━━ EXTRACT ━━

# NT women - opinions, experiences?



## Mantis (Feb 7, 2010)

is it just me, or are they like the worst-viewed category in society? I mean, without including the outlaws.

Maybe it's just Eastern Europe, or something, but from what I notice, a woman who is a feather-head who gets easy attention from men is better seen and more respected than a woman who dedicates most of her time to study.


----------



## analytik (May 23, 2010)

Heh. Depends. Do you have a particular social group in mind? It almost sounds like you're talking about bar scene, where, quite naturally, men pick the path of least resistance. 

Do you have a particular example in mind?


----------



## Mantis (Feb 7, 2010)

a bar scene? lol. and why would NTs be the path of most resistance? 

I'm just saying in society, in general, from what I've noticed.I'm not even referring to jobs or physical appearance, just personality..a brainy, pensive woman is seen almost always as "damaged goods", whereas a woman who is openly emotional-despite making little sense at times, and even acting bitchy/aggressive is seen as "normal"..look at famous people. 

A particular example..ok, just think JK Rowling vs. dunno... Angelina Jolie. JK Rowling is not only a billionaire in British pounds, but a friggin genius for creating Harry Potter.
Or, better yet, think Meryl Streep -the most Oscar nominations ever, amazing actress, but brainy..- vs Angelina Jolie, emotional fire-bomb and well, more beautiful.


----------



## analytik (May 23, 2010)

I've had several very smart female friends (both INTP and others) who said that men feel threatened by smart women. I know I'm going for the worst-case scenario / stereotype here, but if a guy wants to get laid quickly, he will choose the woman that's more passionate than smart. Applying The Ladder Theory, this affects all relationships in a way.

As for the "damaged goods", this might have to do with your country of origin - assuming you're from Ukraine or a similar place, your country's top export are brides - a profitable, legal business. Women are stereotyped into housewives, emotional beings, accessories, etc. MBTI statistics confirm this - the last time I checked, in most countries, 2/3 of women were F and 2/3 of men were T.

Once again, associated with that is the trauma of women being smarted than men. Men, who have the social status of leaders, initiators of dating, heads of their families - would be most probably intimidated by a smarter, or even equally smart woman.

As for the celebrities, I couldn't give a damn about either one; and even if I would, we actually know too little about their respective challenges and factors that came into play in their success. Also, it's pretty hard to measure and compare their success, as there is no clear metric for that.

━━━

(EXERCISE 1) Name every famous person the forum thread about NT women mentions by name.
(EXERCISE 2) Continue the forum thread about NT women from its last post onward.
You won't need the rows for anything here.

━━ DATA SHOWN ━━

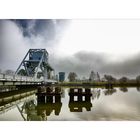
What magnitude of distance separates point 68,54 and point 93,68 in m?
0.88

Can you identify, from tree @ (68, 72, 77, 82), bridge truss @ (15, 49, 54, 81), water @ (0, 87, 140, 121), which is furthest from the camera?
bridge truss @ (15, 49, 54, 81)

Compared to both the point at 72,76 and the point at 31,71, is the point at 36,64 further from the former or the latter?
the point at 72,76

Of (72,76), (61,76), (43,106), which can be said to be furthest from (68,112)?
(61,76)

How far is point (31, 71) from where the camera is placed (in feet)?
49.9

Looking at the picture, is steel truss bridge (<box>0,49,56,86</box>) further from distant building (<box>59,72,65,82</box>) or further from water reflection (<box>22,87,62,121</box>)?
water reflection (<box>22,87,62,121</box>)

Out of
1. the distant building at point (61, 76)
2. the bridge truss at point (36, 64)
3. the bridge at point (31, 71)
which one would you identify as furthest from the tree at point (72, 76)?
the bridge truss at point (36, 64)

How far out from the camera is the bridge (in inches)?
374

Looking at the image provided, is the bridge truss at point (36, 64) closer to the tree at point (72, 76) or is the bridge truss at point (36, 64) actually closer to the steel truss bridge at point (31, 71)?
the steel truss bridge at point (31, 71)

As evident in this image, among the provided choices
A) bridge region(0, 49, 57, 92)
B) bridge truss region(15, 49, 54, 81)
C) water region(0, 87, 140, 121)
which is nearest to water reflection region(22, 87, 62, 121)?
water region(0, 87, 140, 121)

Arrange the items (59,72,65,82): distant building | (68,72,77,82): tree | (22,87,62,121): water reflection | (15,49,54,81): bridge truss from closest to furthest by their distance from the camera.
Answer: (22,87,62,121): water reflection, (68,72,77,82): tree, (59,72,65,82): distant building, (15,49,54,81): bridge truss

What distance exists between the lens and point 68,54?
28.8ft

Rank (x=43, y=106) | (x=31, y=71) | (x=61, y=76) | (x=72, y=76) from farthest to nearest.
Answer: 1. (x=31, y=71)
2. (x=61, y=76)
3. (x=72, y=76)
4. (x=43, y=106)
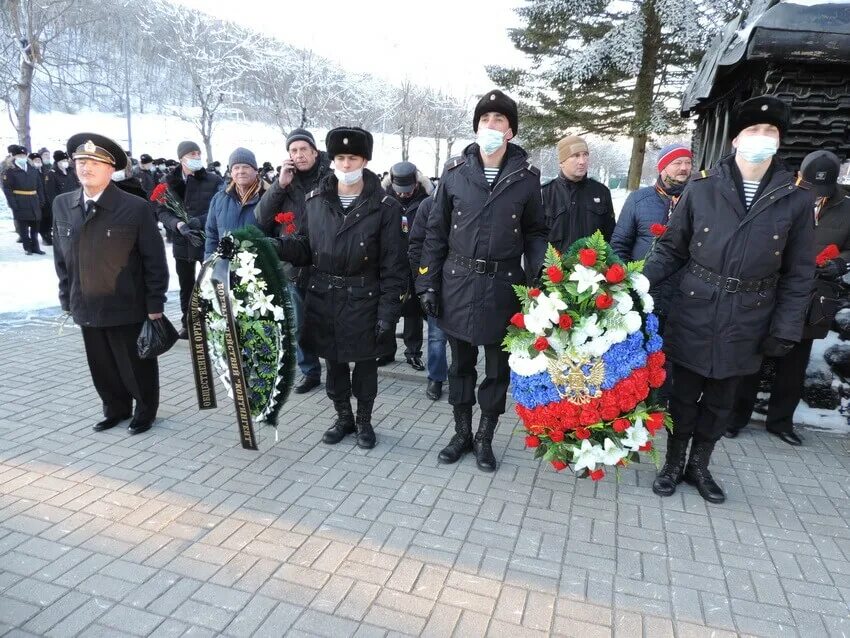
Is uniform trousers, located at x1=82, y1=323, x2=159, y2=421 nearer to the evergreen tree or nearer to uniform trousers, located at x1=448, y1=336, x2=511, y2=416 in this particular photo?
uniform trousers, located at x1=448, y1=336, x2=511, y2=416

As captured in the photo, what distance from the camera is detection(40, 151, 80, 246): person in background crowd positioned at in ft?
41.6

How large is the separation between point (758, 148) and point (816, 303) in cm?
148

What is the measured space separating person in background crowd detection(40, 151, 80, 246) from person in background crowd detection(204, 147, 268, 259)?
29.9ft

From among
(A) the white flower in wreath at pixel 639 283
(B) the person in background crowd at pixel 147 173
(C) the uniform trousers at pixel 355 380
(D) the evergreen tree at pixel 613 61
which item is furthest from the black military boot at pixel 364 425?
(D) the evergreen tree at pixel 613 61

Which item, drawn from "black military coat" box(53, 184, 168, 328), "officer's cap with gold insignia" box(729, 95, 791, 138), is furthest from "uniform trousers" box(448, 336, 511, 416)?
"black military coat" box(53, 184, 168, 328)

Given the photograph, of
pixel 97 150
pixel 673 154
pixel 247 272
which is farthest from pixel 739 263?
pixel 97 150

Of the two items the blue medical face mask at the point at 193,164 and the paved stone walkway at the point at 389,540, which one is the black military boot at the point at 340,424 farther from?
the blue medical face mask at the point at 193,164

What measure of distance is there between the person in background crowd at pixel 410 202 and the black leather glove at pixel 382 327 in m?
1.32

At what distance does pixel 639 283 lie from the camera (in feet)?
10.6

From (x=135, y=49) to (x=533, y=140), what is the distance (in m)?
41.3

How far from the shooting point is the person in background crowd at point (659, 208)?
4.33 m

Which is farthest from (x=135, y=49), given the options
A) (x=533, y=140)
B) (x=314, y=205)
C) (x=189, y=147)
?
(x=314, y=205)

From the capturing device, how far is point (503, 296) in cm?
356

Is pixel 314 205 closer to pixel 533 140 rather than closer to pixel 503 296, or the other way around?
pixel 503 296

━━━

(TASK OUTPUT 1) JK Rowling, Angelina Jolie, Meryl Streep

(TASK OUTPUT 2)
----------



## Mantis (Feb 7, 2010)

I'm from Romania-pretty much same level of life quality as the Ukraine, but we're softer, being of Latin origin and all.,I think Ukraine is no 1 in Europe for domestic abuse.

I think it's definitely true that mentalities here are even worse than in the "western world", though I think Europe is still overall more misogynistic. Or shall we say, more "traditionalist"? 

I have no idea what the US is like, though, since I've never been there.

I know what you mean about passionate. I think women would be exactly the same if it weren't for "physical issues"-like the fact that we're smaller, more vulnerable, and need to feel like we can trust a guy before getting to bed with him.
But I don't just mean personal preference,it's social standards in general.

I mean, NT men might not have it really easy in society either-especially the introverts, but they are still highly regarded when they make it big in their profession.
Though I guess it might be just as bad for NF men as it is for NT women.:mellow:


----------



## LeelooDallas (Sep 15, 2009)

pensiveness and studiousness is an innate NT quality? That's the first i've heard that.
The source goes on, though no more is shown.